**Exercise task**
Rewrite all the entries below, swapping "green grass field" for "grassy meadow" and leaving everything else untouched.

**Records supplied**
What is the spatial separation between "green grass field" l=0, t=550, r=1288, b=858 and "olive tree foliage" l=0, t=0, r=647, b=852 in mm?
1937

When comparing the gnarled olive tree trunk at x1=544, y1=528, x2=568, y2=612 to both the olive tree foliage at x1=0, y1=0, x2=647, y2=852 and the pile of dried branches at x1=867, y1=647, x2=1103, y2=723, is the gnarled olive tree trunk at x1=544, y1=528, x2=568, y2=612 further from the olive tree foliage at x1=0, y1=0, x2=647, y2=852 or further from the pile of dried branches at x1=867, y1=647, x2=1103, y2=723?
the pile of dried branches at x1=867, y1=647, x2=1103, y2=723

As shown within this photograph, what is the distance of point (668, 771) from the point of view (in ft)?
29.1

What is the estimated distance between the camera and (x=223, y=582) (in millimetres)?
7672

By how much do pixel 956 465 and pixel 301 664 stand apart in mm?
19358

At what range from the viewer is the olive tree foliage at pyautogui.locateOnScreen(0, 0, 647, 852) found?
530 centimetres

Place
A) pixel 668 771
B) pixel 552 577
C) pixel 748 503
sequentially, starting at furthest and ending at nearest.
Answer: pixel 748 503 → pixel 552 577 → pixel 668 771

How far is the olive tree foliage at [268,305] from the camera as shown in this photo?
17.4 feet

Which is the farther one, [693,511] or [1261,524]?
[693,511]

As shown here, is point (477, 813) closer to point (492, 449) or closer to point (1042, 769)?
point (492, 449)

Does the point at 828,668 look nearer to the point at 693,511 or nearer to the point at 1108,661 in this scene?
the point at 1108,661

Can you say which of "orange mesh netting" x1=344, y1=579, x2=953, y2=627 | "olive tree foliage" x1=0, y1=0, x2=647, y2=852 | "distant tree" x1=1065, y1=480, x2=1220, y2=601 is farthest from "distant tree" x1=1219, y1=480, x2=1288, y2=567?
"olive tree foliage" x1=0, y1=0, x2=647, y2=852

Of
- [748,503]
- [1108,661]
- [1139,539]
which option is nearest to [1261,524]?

**Result for this task**
What is the spatial separation between "grassy meadow" l=0, t=550, r=1288, b=858 and "olive tree foliage" l=0, t=0, r=647, b=852 in mm?
1937

When comparing the gnarled olive tree trunk at x1=544, y1=528, x2=568, y2=612 to both the olive tree foliage at x1=0, y1=0, x2=647, y2=852 and the pile of dried branches at x1=867, y1=647, x2=1103, y2=723, is the gnarled olive tree trunk at x1=544, y1=528, x2=568, y2=612 further from the olive tree foliage at x1=0, y1=0, x2=647, y2=852 or further from the pile of dried branches at x1=867, y1=647, x2=1103, y2=723?
the pile of dried branches at x1=867, y1=647, x2=1103, y2=723

As shown within this photograph, what is the distance of point (668, 771) from the point of view (in ft)?
29.1

What is the estimated distance between the camera and (x=223, y=582) (in millimetres)?
7672

By how much do pixel 956 465 and pixel 301 664 stand apart in mm?
19358

At what range from the viewer is the olive tree foliage at pyautogui.locateOnScreen(0, 0, 647, 852) found?
530 centimetres

Place
A) pixel 668 771
B) pixel 552 577
C) pixel 748 503
sequentially, starting at furthest and ending at nearest.
Answer: pixel 748 503 → pixel 552 577 → pixel 668 771

How far is the olive tree foliage at [268,305] from the camera as shown in this photo?
17.4 feet

Which is the farther one, [693,511] or [1261,524]?
[693,511]

As shown here, is point (477, 813) closer to point (492, 449) or closer to point (1042, 769)?
point (492, 449)

Does the point at 828,668 look nearer to the point at 693,511 or nearer to the point at 1108,661 in this scene?
the point at 1108,661

Can you say which of "orange mesh netting" x1=344, y1=579, x2=953, y2=627 | "olive tree foliage" x1=0, y1=0, x2=647, y2=852 | "distant tree" x1=1065, y1=480, x2=1220, y2=601 is farthest from "distant tree" x1=1219, y1=480, x2=1288, y2=567?
"olive tree foliage" x1=0, y1=0, x2=647, y2=852

Of
- [748,503]
- [1108,661]
- [1139,539]
which option is nearest to [1261,524]?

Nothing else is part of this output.